Yesterday my local oncologist and I agreed that I am too weak for more chemo, need stronger pain control, and it's time for a referral to the local hospice facility.
I have always set as my standards:
1- when I could no longer live/participate in my life
2- when chemo is doing more harm than good, or stops working
3- when pain control becomes a bigger issue than treatment
then it is time, in my mind, to move to a different focus of care so that I continue to have control over the course of my treatment.
I have also known for a long while that I didn't want to be surrounded by my bickering family in my living room during my last hours. Give me a medical (if home-like) facility, professional caregivers and drugs - in ample quantities, 24/7 - along with people who can move the bickering family members out of earshot when they start to annoy me.
My doctor agreed with me, and promised me that he will be my prescribing doctor, no matter where I am, for as long as this takes.
I'm not in critical condition. I'm not going to die tomorrow (I don't think.) But I am deteriorating past the point where things are under control, and I need stronger pain meds. I'm calm, rational and emotionally under control. The referral to hospice also removes the fear of the emergency hospital admission from every doctor visit.

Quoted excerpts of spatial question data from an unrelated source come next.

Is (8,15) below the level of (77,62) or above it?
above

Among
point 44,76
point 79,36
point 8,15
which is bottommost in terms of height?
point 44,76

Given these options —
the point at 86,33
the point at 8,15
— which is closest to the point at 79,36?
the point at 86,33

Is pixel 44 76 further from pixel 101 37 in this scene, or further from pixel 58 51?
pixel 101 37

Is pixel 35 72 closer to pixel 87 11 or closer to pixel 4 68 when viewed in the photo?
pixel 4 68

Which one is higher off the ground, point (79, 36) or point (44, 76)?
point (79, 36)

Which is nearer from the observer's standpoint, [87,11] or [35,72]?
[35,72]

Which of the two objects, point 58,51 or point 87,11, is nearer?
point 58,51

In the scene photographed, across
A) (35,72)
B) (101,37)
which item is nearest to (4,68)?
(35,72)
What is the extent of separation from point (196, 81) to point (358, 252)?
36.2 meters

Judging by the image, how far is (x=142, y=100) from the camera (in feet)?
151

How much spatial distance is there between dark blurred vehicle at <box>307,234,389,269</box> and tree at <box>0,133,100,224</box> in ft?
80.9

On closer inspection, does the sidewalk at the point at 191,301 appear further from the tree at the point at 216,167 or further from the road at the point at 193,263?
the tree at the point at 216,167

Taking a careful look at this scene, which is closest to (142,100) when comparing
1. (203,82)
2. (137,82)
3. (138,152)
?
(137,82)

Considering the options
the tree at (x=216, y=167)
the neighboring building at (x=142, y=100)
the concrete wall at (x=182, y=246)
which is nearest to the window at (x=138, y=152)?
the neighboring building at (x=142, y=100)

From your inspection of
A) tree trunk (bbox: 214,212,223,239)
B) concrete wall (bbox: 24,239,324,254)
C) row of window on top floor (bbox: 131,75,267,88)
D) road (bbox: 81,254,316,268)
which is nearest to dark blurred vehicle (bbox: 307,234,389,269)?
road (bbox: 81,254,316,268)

Please - those of you who may be tempted to respond with messages like "keep fighting" and "never give up!" - just hold your thoughts, okay? For some of us in this situation, that's just not a helpful message. It's also not the approach I've ever taken with my cancer, and eight years in, it's too late to 180 into that now. Things happen, things change, and you have to learn to adapt.
To those who are tempted to respond "but you were fine just a month ago" - yep, you're right. Things can change and deteriorate that fast with colorectal cancer. Things are in a delicate balance, and it doesn't take much to unbalance them. But seriously, being "fine" a month ago has zero relevance to how I am today. My kidneys were failing in January, and if they deteriorated, we all knew that it would be like watching dominoes crash. Borrowed time is sort of par for the course for a person living with active stage IV cancer. Never put off until tomorrow....
This was not a difficult or tortured decision. It's been a very normal, natural, peaceful decision to make. I hope it is equally easy for others in this position when the time comes to take the next step.